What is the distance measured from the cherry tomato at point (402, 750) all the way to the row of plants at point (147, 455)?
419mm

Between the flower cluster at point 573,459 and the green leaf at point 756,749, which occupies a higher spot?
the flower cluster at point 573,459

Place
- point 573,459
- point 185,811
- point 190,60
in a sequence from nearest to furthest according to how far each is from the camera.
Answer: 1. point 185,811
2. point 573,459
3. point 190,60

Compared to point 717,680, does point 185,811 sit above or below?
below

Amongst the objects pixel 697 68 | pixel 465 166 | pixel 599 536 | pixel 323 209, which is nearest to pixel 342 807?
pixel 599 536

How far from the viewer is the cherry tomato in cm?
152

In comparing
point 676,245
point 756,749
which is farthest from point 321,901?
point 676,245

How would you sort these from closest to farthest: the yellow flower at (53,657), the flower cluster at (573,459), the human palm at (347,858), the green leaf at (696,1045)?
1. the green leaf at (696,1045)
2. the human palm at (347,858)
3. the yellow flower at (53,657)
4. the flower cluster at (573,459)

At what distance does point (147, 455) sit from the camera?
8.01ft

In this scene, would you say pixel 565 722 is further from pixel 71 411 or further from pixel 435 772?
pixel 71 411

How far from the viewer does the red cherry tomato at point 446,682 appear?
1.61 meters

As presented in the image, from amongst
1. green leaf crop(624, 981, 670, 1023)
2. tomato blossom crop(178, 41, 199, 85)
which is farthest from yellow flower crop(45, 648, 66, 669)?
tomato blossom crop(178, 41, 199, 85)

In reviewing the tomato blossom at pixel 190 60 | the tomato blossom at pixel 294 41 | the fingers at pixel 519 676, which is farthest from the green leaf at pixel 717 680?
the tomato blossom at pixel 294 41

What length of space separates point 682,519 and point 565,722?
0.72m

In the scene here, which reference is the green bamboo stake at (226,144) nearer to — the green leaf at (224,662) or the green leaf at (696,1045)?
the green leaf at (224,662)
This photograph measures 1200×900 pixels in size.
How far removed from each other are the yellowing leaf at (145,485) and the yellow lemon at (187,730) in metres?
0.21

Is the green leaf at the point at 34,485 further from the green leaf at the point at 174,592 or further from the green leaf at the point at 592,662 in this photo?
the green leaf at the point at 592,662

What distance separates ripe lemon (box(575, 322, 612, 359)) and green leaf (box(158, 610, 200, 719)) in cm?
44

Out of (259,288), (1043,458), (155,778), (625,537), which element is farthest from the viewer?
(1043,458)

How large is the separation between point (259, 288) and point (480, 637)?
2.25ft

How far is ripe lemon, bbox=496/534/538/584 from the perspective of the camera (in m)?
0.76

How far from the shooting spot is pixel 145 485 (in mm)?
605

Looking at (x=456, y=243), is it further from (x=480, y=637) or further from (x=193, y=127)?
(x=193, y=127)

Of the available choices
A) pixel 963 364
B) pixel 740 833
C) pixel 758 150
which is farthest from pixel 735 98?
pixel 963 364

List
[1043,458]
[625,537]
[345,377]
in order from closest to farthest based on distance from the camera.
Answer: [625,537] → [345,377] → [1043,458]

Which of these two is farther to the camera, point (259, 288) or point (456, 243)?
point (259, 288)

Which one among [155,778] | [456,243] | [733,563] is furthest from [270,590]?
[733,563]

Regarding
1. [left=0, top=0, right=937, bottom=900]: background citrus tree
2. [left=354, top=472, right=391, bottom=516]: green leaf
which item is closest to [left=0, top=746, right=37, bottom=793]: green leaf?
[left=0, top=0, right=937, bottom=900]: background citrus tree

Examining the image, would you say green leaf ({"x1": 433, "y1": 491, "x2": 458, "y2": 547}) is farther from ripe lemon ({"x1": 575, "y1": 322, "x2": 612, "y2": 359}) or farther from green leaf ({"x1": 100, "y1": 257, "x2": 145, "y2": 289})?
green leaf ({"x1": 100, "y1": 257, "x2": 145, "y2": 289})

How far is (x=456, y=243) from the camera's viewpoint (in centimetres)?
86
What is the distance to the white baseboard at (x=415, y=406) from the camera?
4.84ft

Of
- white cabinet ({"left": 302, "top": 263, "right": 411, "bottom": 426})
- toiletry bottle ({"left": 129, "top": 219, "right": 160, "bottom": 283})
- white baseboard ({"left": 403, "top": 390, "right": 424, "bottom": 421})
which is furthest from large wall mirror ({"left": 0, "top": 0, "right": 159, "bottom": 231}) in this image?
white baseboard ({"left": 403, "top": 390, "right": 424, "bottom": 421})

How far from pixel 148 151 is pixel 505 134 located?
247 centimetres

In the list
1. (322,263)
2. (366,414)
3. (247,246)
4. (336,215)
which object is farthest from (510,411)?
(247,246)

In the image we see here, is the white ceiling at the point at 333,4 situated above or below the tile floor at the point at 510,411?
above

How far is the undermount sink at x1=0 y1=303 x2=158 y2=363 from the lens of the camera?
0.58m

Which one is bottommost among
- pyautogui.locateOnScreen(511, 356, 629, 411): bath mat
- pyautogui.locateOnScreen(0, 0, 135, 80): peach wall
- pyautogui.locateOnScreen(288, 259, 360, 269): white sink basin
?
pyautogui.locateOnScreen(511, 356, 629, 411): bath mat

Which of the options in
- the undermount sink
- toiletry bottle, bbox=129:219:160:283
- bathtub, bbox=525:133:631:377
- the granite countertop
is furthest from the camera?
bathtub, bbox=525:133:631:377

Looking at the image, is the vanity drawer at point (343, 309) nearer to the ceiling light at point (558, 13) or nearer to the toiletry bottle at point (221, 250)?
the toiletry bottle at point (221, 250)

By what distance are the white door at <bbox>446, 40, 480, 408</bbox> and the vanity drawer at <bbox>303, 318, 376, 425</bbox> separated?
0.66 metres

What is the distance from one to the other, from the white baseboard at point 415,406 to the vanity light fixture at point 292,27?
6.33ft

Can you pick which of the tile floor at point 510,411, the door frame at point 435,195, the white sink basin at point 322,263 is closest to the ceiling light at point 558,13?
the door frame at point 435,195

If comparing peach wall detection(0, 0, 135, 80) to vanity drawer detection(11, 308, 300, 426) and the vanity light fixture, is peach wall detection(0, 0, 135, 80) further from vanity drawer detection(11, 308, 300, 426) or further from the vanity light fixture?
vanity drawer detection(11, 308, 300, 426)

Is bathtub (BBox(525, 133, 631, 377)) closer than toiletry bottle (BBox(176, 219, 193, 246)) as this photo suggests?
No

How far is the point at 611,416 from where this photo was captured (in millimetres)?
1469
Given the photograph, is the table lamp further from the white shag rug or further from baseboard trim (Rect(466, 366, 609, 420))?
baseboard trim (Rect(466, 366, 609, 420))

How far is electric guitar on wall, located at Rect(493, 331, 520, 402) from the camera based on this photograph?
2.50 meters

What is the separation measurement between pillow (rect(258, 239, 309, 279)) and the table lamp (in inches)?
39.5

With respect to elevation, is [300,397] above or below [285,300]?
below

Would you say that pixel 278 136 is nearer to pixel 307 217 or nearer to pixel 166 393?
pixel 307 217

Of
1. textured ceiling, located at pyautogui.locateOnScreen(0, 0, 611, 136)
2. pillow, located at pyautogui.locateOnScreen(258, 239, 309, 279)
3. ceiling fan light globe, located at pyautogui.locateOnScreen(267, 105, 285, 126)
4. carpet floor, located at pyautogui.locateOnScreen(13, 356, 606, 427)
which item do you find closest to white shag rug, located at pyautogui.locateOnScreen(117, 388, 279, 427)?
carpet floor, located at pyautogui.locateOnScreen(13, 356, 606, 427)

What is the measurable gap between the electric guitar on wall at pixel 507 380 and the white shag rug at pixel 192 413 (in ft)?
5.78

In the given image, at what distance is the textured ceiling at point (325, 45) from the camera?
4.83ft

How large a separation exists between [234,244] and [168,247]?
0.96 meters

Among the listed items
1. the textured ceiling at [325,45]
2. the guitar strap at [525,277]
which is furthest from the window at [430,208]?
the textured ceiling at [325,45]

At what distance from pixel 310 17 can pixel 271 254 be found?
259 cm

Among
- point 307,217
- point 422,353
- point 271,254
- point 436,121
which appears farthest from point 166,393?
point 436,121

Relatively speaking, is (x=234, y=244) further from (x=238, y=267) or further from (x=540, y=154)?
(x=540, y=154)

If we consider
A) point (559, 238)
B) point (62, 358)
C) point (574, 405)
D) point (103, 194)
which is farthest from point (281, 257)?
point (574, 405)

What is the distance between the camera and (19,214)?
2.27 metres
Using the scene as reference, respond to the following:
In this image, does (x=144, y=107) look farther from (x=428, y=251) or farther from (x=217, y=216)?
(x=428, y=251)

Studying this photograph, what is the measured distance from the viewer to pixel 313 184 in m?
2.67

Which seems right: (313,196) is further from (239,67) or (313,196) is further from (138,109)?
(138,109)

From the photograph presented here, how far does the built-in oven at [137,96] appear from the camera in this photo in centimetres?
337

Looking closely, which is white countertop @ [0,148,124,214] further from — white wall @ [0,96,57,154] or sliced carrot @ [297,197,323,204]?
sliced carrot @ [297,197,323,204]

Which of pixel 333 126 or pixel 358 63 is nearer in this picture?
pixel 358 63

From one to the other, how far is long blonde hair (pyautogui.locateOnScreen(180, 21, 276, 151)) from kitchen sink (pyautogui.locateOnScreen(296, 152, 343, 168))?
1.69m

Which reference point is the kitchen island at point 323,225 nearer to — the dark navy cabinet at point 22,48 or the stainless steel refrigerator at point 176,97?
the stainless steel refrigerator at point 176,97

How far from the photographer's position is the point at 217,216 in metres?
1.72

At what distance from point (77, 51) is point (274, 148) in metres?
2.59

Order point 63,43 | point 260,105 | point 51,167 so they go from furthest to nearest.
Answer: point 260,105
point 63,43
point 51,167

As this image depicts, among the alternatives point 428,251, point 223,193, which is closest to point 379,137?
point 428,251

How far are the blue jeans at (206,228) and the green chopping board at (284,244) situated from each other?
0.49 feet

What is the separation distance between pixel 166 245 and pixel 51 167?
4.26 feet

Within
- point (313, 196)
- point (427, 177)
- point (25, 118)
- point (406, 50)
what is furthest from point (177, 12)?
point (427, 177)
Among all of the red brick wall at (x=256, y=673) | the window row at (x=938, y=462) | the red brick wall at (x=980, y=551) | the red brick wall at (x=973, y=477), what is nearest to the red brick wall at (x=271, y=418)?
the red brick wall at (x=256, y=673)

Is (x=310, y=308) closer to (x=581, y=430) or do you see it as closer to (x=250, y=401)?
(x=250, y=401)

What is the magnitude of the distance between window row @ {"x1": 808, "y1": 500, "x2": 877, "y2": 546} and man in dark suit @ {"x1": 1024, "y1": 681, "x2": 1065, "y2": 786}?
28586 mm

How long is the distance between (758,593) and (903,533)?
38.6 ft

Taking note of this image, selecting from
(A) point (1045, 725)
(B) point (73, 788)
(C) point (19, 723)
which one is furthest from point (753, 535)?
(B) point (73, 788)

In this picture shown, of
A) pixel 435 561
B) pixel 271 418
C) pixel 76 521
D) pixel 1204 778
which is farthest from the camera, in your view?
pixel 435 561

▸ **EXERCISE TASK**
Report each line of the items above that contains the string "drawer". Case is significant.

▸ **EXERCISE ANSWER**
Looking at the image, is the vanity drawer at point (343, 309) nearer to the ceiling light at point (558, 13) or nearer to the toiletry bottle at point (221, 250)?
By what distance are the white door at <bbox>446, 40, 480, 408</bbox> and the vanity drawer at <bbox>303, 318, 376, 425</bbox> separated?
If comparing peach wall detection(0, 0, 135, 80) to vanity drawer detection(11, 308, 300, 426) and the vanity light fixture, is peach wall detection(0, 0, 135, 80) further from vanity drawer detection(11, 308, 300, 426) or further from the vanity light fixture?
vanity drawer detection(11, 308, 300, 426)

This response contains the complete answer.